**Quoted passage**
= Beginning of Section =
FAILURE_MODES — notification-service

Sibling: APPLICATION_LOGIC · OBSERVABILITY · DEPLOYMENT_TOPOLOGY · SERVICE_RISK_REGISTER

Strategic anchors: 02 Enterprise Architecture §14 Reliability · 04 Event-Driven §11 DLQ

This document enumerates the realistic failure modes for notification-service and the runbook for each. Severity follows the platform incident scale (P1: customer-impacting now; P2: customer-impacting soon or partial; P3: degradation, no immediate impact; P4: cosmetic).

1. Vendor (channel adapter) failures

F-NTF-01 — Single vendor returns 5xx / times out

Symptoms: rising notif.failed_total{vendor=…,reason=vendor_unreachable|timeout}; alert NotifVendorDegraded fires.

Auto-handling:

Dispatch worker retries with exponential backoff (2^attempt s, capped at 1024 s; honours Retry-After).
After 3 consecutive failures on a Channel, status flips active → degraded; emits channel.health_changed.v1.
After 5 consecutive failures or 50 % failure rate over 10 min, status flips degraded → down. Worker switches to fallbackVendor if configured.
If no fallback, transactional notifications keep retrying within their TTL (24 h default); marketing fails fast.

Runbook (P2):

Confirm vendor status page; correlate with reservation throughput.
Verify fallbackVendor activation in Grafana; if not configured, enable per-tenant via API.
If outage > 30 min: page tenant ops; consider disabling marketing categories temporarily.
After recovery, prober flips status back to active; backlog should drain within 15 min.

F-NTF-02 — Vendor returns 4xx terminal (invalid recipient, bad sender, template not approved)

Auto-handling:

Per-error mapping (e.g., Twilio 21211 → invalid_recipient → suppression; SendGrid 401 → vendor_credential_invalid → halt channel + page).
Per-recipient terminal failures emit failed.v1 and add a SuppressionRecord.

Runbook (P3): review delivery_attempts audit; if a tenant misconfiguration (e.g., unverified sender), notify them via in-app + email.

F-NTF-03 — WhatsApp template not approved

Symptoms: notif.failed_total{reason='whatsapp_template_not_approved'} non-zero.

Auto-handling:

For transactional categories with an SMS counterpart in the trigger map, fall back to SMS automatically; emit a warning.
For marketing, defer the send until template approval; alert tenant admin via in-app.

Runbook (P3):

Run POST /api/v1/notification-channels/{id}/whatsapp-templates/sync to refresh approval status from Meta.
If still pending after 24 h, advise tenant to revise the template per Meta policy.

2. Datastore failures

F-NTF-04 — Cloud SQL primary failover

Symptoms: connection errors spike for 30–60 s; pgbouncer reconnects.

Auto-handling:

Application uses Cloud SQL Connector with built-in retry; PgBouncer recycles connections.
Workers idempotently re-pick rows after reconnect.
WS feed reconnects automatically (clients have backoff).

Runbook (P2):

Confirm via Cloud SQL Operations dashboard.
Watch notif.outbox.lag_seconds — should recover within 2 min.
= End of Section =
**Data excerpts**
= Beginning of Section =
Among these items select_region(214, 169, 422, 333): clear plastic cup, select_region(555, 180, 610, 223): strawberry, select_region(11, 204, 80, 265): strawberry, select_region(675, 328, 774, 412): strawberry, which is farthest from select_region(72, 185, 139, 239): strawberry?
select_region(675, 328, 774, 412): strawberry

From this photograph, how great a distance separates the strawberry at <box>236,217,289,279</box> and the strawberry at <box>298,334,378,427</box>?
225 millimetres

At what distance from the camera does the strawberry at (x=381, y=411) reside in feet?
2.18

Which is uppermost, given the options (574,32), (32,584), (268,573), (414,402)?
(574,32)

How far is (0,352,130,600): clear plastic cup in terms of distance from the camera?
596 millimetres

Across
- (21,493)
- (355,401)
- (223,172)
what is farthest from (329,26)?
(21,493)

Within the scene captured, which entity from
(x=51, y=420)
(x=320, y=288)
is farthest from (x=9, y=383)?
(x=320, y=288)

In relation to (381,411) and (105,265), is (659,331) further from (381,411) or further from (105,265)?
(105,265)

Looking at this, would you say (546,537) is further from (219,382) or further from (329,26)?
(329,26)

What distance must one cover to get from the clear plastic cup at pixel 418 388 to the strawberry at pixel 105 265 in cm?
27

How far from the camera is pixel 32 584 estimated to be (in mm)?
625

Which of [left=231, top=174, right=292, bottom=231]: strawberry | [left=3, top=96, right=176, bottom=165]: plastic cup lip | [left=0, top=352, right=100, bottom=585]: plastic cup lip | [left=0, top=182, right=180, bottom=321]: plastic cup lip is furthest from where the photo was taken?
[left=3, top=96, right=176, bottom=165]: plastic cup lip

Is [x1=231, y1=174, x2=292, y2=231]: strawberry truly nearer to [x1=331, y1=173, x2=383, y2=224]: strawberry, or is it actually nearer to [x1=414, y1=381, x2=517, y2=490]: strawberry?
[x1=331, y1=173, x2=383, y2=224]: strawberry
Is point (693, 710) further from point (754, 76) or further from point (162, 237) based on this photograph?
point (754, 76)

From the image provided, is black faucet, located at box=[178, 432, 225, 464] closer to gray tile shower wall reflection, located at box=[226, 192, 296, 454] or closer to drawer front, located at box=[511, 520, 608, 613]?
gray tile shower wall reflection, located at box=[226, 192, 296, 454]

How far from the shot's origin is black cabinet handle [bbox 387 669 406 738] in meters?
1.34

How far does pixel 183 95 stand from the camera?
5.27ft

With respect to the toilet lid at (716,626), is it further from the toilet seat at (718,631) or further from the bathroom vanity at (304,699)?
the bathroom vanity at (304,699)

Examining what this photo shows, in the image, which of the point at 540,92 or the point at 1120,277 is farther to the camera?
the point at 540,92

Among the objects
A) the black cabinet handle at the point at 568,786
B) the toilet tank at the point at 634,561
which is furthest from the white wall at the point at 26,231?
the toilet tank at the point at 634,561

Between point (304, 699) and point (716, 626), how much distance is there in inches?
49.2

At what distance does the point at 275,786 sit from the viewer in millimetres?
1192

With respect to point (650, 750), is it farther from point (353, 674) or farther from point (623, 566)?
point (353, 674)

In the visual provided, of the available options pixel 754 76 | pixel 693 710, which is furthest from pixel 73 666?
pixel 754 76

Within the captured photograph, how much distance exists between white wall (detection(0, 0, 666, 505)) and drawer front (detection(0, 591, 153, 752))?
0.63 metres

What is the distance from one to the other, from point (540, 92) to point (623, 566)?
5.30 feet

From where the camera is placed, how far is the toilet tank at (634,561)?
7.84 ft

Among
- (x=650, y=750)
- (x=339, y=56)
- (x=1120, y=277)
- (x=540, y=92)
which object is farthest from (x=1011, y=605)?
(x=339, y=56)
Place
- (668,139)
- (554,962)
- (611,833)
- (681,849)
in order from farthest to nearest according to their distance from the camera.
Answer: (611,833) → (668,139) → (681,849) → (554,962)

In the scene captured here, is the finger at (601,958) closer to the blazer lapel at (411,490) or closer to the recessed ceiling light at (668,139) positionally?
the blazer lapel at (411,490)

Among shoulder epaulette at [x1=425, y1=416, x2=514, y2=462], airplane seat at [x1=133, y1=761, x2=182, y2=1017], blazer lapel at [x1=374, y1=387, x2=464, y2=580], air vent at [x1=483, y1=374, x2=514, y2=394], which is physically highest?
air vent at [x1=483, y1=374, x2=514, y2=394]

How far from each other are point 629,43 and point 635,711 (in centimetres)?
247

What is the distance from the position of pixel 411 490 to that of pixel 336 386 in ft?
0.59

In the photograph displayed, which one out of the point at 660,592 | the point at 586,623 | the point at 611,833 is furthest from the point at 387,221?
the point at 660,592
= End of Section =
**Exercise goal**
Continue the notification-service failure-modes document after its last line, in the same format.

**Answer section**
If lag > 5 min, scale outbox-relay; if > 10 min, manually fail over reads to a replica.

F-NTF-05 — Memorystore Redis failover

Symptoms: rate-limit cache + suppression-set cache miss → fallback to DB lookup; latency spike.

Auto-handling:

Suppression check falls back to SuppressionRepository.isSuppressed against Postgres (slower but correct).
Rate-limit counters fall back to Postgres counters (notification_rate_counters table — degraded mode); accuracy is best-effort during the gap.

Runbook (P2):

Wait for Memorystore HA failover (≤ 60 s).
Cache warmer rehydrates trigger map and template caches automatically (TTL 30 s).

F-NTF-06 — Postgres partition pruning gap (`pg_partman` lag)

Symptoms: writes to a future date return constraint violation; partition does not exist errors.

Auto-handling: scheduled partition-maintainer cron job creates +14 future months daily.

Runbook (P3): manually CALL partman.run_maintenance_proc(); investigate why the cron failed (Cloud Scheduler logs).

3. Event bus failures

F-NTF-07 — Pub/Sub publish unavailable

Symptoms: notif.outbox.lag_seconds rising; outbox.publish_attempts rising; alert NotifOutboxLag fires.

Auto-handling:

Outbox-relay backs off and retries; rows accumulate.
API/Worker writes still succeed (outbox is in-DB).

Runbook (P1):

Confirm GCP status; if widespread, follow GCP guidance.
Watch outbox depth; the system catches up automatically on recovery.
If outage > 60 min, scale outbox-relay (maxInst raised) so the catch-up completes within SLO.

F-NTF-08 — Pub/Sub subscriber stuck (high redelivery)

Symptoms: pubsub.consumer.messages_total{outcome='nack'} rising; ack rate dropping.

Auto-handling:

After 5 redeliveries, message routes to DLQ (melmastoon.dlq.notif.<consumer>).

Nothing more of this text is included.